BY RICHARD CAWLEY
Millwall manager Neil Harris felt it was a case of a point gained – rather than two dropped – after tonight’s 0-0 draw with QPR.
A stop-start contest – perhaps reflecting the fact that both clubs are not clear of the Championship survival dogfight, ended with a lack of huge incident.
But Millwall managed to edge themselves two points clear of Rotherham United, who occupy the final relegation spot.
Harris said: “It was a point gained, really. We didn’t really do enough to win the game – neither team did.
“Any of you local London reporters who thought QPR might turn up and get rolled over at The Den – that got dispelled in the first 10 minutes with the tackles flying in on the pitch.
“It was a great derby, played at a real tempo. It certainly lacked quality at times because of the pace of the game. We weren’t quite inventive enough in the final third – the moments of quality we had at the weekend – to cause QPR big problems.

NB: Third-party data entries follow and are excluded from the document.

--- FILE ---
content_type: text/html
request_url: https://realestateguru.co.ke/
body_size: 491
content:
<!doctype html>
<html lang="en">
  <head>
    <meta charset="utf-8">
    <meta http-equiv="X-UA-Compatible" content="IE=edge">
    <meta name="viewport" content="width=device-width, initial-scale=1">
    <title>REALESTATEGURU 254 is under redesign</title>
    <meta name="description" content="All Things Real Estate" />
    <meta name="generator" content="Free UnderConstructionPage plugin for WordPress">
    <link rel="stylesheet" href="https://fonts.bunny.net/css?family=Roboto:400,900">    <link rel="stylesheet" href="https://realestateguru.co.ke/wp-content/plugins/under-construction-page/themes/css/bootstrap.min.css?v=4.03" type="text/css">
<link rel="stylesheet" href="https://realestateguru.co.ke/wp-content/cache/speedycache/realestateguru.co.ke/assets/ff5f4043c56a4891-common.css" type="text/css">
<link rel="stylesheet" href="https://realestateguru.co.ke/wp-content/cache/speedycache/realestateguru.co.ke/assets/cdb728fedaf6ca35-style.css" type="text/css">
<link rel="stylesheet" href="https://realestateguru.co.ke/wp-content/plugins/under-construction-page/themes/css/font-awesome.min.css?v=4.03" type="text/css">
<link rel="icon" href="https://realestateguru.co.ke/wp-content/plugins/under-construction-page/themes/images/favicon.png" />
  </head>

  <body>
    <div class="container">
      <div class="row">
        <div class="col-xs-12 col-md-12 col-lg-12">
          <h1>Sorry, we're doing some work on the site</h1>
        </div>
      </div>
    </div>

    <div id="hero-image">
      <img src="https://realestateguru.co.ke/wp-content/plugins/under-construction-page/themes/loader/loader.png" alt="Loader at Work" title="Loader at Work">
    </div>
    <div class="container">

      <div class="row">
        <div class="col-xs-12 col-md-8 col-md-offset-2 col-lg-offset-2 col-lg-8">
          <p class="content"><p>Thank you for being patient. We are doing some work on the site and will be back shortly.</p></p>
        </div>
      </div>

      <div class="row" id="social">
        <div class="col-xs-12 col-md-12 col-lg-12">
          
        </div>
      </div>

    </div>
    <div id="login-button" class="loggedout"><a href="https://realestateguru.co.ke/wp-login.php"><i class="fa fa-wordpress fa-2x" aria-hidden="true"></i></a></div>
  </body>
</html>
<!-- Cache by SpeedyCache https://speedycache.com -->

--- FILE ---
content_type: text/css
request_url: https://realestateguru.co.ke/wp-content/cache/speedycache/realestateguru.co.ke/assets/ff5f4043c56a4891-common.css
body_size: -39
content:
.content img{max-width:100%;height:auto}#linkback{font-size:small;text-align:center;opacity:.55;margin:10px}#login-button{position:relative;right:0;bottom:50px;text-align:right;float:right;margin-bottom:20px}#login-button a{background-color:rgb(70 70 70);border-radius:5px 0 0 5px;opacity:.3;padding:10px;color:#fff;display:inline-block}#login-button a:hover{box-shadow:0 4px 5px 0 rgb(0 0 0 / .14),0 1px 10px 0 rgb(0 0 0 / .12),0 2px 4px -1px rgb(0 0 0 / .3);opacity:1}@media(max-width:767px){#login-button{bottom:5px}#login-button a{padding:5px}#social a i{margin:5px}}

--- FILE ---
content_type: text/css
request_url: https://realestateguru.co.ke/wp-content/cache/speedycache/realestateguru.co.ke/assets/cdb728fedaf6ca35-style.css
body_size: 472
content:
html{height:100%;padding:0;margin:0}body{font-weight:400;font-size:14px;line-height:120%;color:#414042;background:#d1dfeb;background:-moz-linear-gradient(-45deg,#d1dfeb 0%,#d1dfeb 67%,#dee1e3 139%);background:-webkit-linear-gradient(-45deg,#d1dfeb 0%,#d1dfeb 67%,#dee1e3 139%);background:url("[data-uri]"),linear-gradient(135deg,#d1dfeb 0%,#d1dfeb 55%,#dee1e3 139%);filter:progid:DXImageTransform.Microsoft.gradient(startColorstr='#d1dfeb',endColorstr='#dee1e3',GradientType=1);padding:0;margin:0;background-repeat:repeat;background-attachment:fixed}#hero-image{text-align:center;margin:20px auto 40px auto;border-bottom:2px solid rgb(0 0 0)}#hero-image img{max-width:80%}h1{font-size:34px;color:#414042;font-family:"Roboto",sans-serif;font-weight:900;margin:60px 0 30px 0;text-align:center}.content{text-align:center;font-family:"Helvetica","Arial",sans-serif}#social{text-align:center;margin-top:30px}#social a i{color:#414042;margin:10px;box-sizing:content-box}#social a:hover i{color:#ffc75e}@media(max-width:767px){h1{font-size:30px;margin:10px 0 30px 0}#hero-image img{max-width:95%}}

“I’m delighted with the goalkeeper, my back four – the whole team – with different characteristics to Saturday. They are probably the biggest team we have faced this year, maybe barring Boro, and we had to stand strong to the direct play, long throws and set-plays. And we did, we managed that.
“To get two clean sheets in a row at this stage of the season was pleasing. It’s pushed us up the table again, which is a real positive, looking at the results.

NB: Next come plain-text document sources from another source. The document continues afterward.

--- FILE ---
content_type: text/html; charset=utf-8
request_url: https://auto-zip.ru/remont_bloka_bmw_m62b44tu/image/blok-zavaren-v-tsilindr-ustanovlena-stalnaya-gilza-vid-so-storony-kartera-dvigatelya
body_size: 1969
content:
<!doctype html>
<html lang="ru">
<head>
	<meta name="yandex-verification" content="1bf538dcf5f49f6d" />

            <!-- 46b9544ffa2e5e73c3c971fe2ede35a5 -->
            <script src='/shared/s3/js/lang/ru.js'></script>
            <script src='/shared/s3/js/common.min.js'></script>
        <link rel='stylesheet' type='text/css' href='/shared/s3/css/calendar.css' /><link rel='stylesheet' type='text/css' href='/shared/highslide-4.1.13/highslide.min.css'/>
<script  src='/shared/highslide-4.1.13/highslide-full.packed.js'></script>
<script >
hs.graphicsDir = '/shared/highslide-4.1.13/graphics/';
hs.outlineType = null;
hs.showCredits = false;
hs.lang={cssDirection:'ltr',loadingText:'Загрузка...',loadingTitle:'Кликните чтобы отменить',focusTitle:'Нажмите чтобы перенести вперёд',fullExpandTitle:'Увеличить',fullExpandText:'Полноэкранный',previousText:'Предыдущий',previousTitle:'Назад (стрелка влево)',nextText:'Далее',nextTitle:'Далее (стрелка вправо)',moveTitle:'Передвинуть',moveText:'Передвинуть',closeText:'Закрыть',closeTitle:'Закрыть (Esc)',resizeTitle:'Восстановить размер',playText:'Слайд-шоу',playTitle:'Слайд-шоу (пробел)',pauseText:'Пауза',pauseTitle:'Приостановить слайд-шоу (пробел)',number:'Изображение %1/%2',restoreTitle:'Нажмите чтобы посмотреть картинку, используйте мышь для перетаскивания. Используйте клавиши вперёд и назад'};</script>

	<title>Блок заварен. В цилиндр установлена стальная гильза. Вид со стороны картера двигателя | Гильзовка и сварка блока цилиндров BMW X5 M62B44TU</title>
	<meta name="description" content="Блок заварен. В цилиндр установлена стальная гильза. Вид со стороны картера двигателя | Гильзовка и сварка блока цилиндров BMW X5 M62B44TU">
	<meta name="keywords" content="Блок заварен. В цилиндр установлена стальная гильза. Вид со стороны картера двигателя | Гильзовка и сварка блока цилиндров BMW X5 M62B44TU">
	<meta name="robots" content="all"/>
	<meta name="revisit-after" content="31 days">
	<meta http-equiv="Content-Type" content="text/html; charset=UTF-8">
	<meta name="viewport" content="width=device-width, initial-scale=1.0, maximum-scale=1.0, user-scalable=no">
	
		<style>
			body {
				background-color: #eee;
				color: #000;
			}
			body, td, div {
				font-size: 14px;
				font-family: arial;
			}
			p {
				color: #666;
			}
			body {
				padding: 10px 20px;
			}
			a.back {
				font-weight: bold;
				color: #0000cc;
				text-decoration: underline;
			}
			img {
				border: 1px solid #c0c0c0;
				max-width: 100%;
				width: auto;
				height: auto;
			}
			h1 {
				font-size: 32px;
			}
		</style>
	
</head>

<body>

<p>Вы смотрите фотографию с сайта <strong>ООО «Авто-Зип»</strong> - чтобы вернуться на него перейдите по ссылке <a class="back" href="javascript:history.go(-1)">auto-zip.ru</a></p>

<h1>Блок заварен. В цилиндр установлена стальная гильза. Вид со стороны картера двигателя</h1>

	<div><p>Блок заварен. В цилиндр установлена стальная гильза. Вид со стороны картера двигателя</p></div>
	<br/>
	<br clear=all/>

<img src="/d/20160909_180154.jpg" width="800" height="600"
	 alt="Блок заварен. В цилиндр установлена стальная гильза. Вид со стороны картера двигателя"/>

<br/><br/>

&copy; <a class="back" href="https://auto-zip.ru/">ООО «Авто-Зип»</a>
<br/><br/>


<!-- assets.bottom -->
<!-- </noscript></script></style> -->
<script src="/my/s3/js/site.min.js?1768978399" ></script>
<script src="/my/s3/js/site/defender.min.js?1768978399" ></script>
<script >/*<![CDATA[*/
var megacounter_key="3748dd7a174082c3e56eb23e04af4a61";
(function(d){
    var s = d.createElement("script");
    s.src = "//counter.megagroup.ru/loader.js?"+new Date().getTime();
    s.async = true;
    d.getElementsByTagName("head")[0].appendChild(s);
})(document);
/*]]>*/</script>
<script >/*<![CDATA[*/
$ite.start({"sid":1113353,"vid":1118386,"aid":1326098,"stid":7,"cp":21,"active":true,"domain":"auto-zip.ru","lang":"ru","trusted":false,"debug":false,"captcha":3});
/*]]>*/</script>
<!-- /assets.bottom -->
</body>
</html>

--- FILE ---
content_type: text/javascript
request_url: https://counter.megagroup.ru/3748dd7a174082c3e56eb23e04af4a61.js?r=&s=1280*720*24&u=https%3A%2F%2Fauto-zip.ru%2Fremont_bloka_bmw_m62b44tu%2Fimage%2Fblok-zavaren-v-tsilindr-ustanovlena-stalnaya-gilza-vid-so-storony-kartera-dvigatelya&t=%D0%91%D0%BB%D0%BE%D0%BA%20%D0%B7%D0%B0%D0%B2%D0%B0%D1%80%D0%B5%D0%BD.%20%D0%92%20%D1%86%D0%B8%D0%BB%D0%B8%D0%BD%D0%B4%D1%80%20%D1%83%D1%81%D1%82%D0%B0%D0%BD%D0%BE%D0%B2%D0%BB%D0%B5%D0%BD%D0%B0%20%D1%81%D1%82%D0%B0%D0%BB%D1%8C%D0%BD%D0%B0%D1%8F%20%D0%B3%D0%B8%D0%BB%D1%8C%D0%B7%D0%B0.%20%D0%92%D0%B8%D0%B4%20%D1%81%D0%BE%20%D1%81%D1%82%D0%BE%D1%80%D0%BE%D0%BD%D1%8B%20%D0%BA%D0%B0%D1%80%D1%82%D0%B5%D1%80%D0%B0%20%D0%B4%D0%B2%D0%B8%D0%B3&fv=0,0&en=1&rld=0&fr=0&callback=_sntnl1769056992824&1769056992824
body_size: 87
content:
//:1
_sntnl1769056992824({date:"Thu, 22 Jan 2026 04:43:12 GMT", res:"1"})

“Every point is going to be important.”
Harris felt that Lee Gregory was pulled back by Joel Lynch as he raced on to Ryan Tunnicliffe’s ball over the top.
Referee John Brooks – booed off at the break due to a number of his calls – did not see it as a foul.

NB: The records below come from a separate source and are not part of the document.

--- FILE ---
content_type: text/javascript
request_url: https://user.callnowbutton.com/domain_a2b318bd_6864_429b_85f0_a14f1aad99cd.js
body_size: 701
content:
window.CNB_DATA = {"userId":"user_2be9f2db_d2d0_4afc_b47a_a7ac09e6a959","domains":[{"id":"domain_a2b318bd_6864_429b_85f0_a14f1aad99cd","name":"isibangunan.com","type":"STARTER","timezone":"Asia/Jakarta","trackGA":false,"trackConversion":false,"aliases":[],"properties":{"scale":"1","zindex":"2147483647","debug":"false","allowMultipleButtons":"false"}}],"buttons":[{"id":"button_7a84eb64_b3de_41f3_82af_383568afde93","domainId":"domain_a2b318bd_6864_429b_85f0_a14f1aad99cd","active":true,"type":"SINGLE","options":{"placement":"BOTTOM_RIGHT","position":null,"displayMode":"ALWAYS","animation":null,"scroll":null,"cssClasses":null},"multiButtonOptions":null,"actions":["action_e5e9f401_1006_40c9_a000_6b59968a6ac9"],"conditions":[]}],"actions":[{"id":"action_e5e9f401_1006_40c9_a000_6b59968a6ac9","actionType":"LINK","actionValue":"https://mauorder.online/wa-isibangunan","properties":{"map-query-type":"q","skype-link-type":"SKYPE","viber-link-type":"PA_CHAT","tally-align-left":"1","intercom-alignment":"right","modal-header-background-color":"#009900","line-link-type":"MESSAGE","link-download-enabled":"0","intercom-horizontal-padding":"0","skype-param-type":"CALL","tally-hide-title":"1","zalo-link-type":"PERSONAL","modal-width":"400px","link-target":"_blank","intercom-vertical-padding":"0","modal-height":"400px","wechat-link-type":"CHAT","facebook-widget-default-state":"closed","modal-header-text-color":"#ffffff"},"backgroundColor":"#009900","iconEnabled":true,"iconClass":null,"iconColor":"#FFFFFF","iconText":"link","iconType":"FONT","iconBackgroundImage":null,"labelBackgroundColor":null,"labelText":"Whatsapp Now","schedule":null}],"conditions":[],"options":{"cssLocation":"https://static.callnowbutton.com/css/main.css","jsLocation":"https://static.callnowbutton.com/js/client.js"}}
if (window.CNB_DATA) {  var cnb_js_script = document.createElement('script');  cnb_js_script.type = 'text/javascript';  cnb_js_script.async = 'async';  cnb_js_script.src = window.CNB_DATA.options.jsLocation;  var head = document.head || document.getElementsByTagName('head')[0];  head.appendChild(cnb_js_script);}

“I felt in the first half things went against us with the referee,” said Harris. “We can’t control them. I’ve not come up to complain about the ref or moan about the ref.
“I thought it was two teams who certainly didn’t want to get beaten. QPR certainly had a reaction to Saturday, John [Eustace, caretaker boss] will be really proud of his players.
“I’ll look at the positives for my team.
“I thought it [the Gregory incident] was a foul. I’ve seen it back from various angles and the more you see it the more we can debate things. But sometimes you’re better seeing things real-time with a football brain.
“I said to the referee afterwards that anytime a player gets between the ball and a player and there is contact, there has to be a foul. If there is a coming together, it’s a foul. It doesn’t matter if he is last man or first man at the other end – it doesn’t matter.”
Asked if Lynch should have seen red, Harris replied: “Again, debatable. If it’s accidental, it is a red card? I don’t know, I don’t make the rules. I’m not quite sure who makes the rules anymore.
“What I will say is they went down the other end and James Meredith makes a great last-ditch tackle, which I think would have incensed the locals if that had gone in.”
At half-time results elsewhere meant that Millwall were in the bottom three.
Not that Harris had any inkling what was going on at other grounds. By full-time things had taken a better twist with Reading, Rotherham and Wigan all failing to hold on to leads.
“No, because you can’t control them,” said the Lions chief – when asked if he sought out the scores at the break. “I’m pleased I’m in the changing room and not sitting with you guys [in the press box] and worrying about what’s going on.
“I have to keep focused on us trying to win games. And being hard to beat, my team was hard to beat tonight.
“On the back of two tough home games, tough in different ways, four points is a good return.”